Bolten – How do you see anthropology’s unique contributions to the study of development?
Kirsch – We get to know places very well. We learn to speak the language. We learn who the different actors are. We get to know families and what’s important to them. We have a valuable perspective from the ground up about the potential consequences of development projects, what might work, what might fail.
But that’s only part of it. We’re also good at recognizing patterns and how they operate at different scales, including how local conditions are affected by events at the macro level. If we implement this policy, what are its implications for actual communities and families? We’re also good at comparative approaches—this might work in Sierra Leone, but will it work in Cameroon? It’s still West Africa, but maybe the environment is different. Maybe the people, the political system, the culture, the history, and gender roles are different. We’re good at not only understanding the local but thinking about comparative implications.
Bolten – Countering the “have model, will travel” model—I agree. Can you tell us about the book on engaged anthropology that you’ve worked on at Kellogg?

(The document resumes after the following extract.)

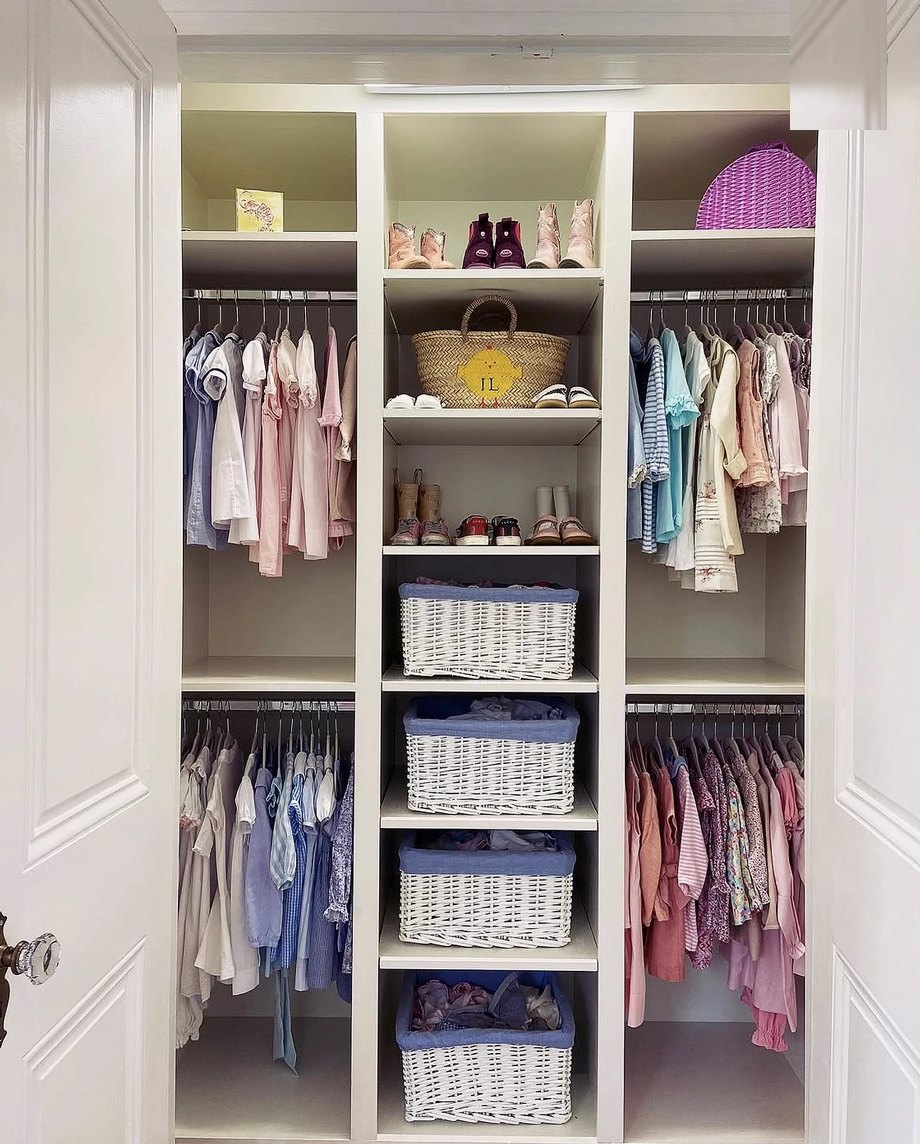 A children's closet organized by Porter New Orleans on St. Charles Avenue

Kirsch – It’s a retrospective work looking at a number of places where I became engaged with the local community and tried to achieve a particular result, projects I’ve worked on over the last 25 years. Starting with the original court case against the owners of the mine in Papua New Guinea, I tell stories I have never been able to write about before, but am now able to discuss because of the passage of time.
Each chapter talks about a particular project—how I got involved, what the outcomes were, and what kind of lesson or implication it has for thinking about engaged scholarship. One example is a conservation project I wanted very much to succeed, because it was intended to provide an alternative to destructive forms of resource extraction like mining, and this affected what I ended up writing about it. Despite the fact that my analysis correctly showed why the project was going to fail, I still presented the overall initiative in a positive light. An engaged scholar’s hope for a particular outcome may influence how the results are presented—that’s the lesson.

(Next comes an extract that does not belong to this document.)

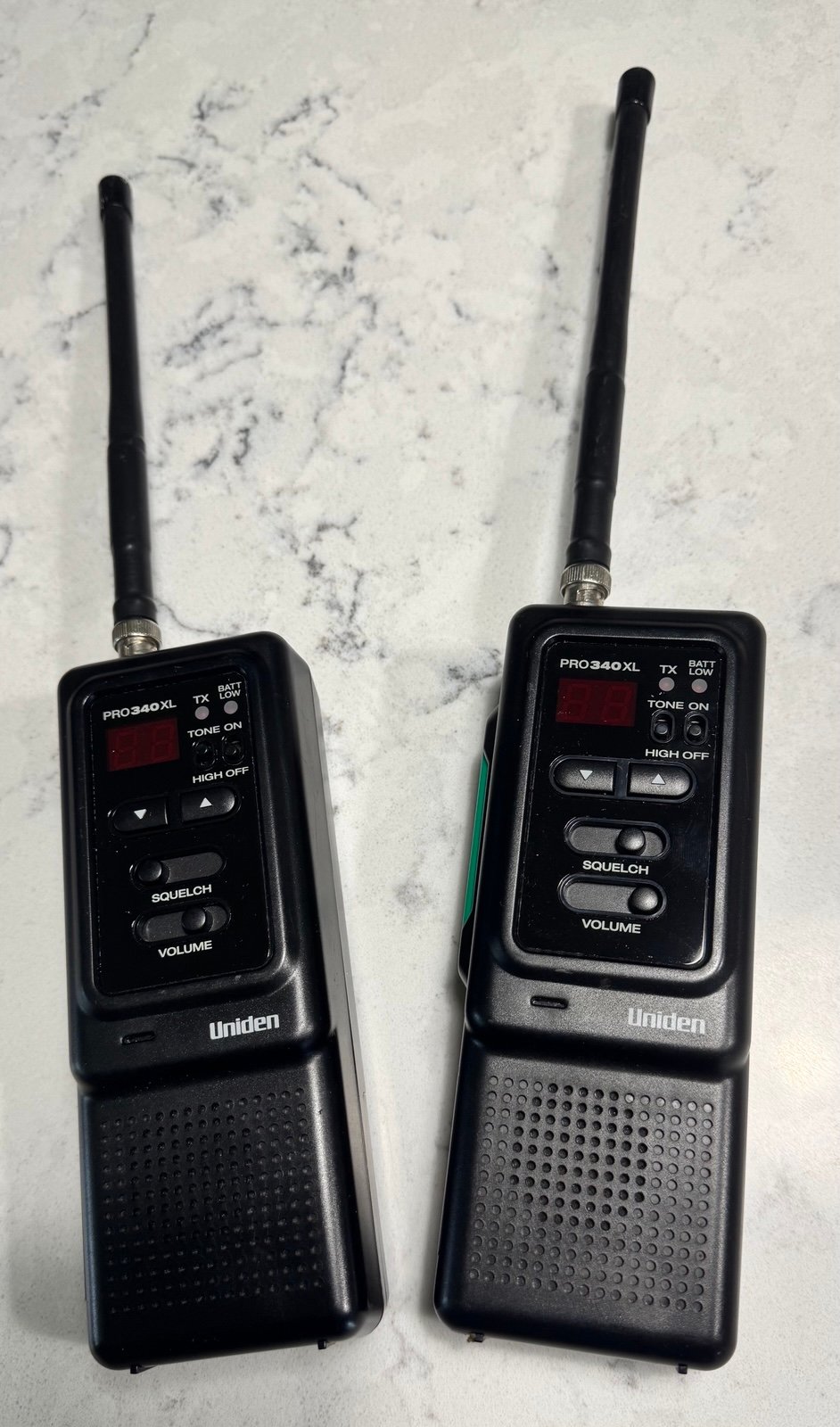 Set of Uniden Pro 340XL Portable 40 Channel Handheld CB Radio TESTED WORKING Vtg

Another chapter questions the assumption that the outcomes of applied or engaged projects are not as valuable as basic scientific research because they answer a practical, specific set of questions only relevant to that particular place and time.

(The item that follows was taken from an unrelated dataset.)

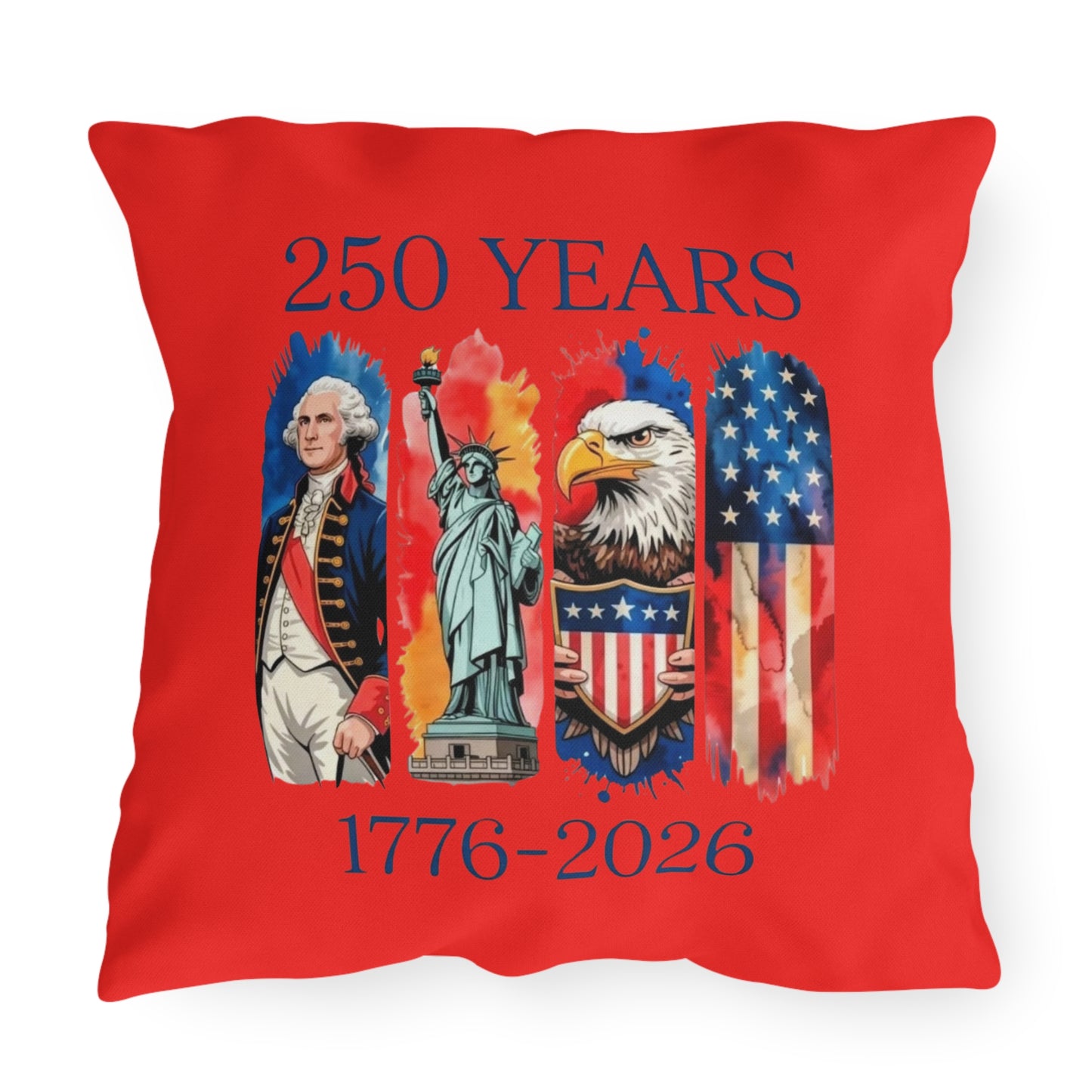 #250 250 Years American History Celebration 1776–2026 Patriotic Outdoor Throw Pillow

I show how conclusions drawn from another engaged project ended up having much larger implications: the findings of this project have been incorporated into debates about global climate change and what’s called “noneconomic loss and damage,” referring to impacts that are difficult to quantify or monetize. This includes the value of sacred sites, burial grounds, and places where people have lived for generations. It includes the value of an ecosystem and all of the unpriced amenities it provides. It refers to the difference between wages and livelihoods.
Studying these uncommodified forms of loss and damage helps us to better understand the way people’s lives are being affected by global climate change. Engaged projects are not lesser forms of science; they can result in generalizable findings that can travel.
The book is meant to open up what happens backstage in engaged anthropology. There’s considerable skepticism and undervaluing of engaged research in the academy. There are also scholars who say we should abandon traditional anthropology, that everyone should do engaged research. I’m in the middle—I want to help expand the space for this kind of work.
Some scholars may do this a little bit in their careers, some may do it a lot, and others may chose not to do this kind of anthropology at all, and that’s fine, too. There are plenty of topics that don’t lend themselves to this approach. But I want students of anthropology—as well as scholars more generally—to recognize that engaged research can be a valuable and productive way of carrying out their work while positively contributing to change.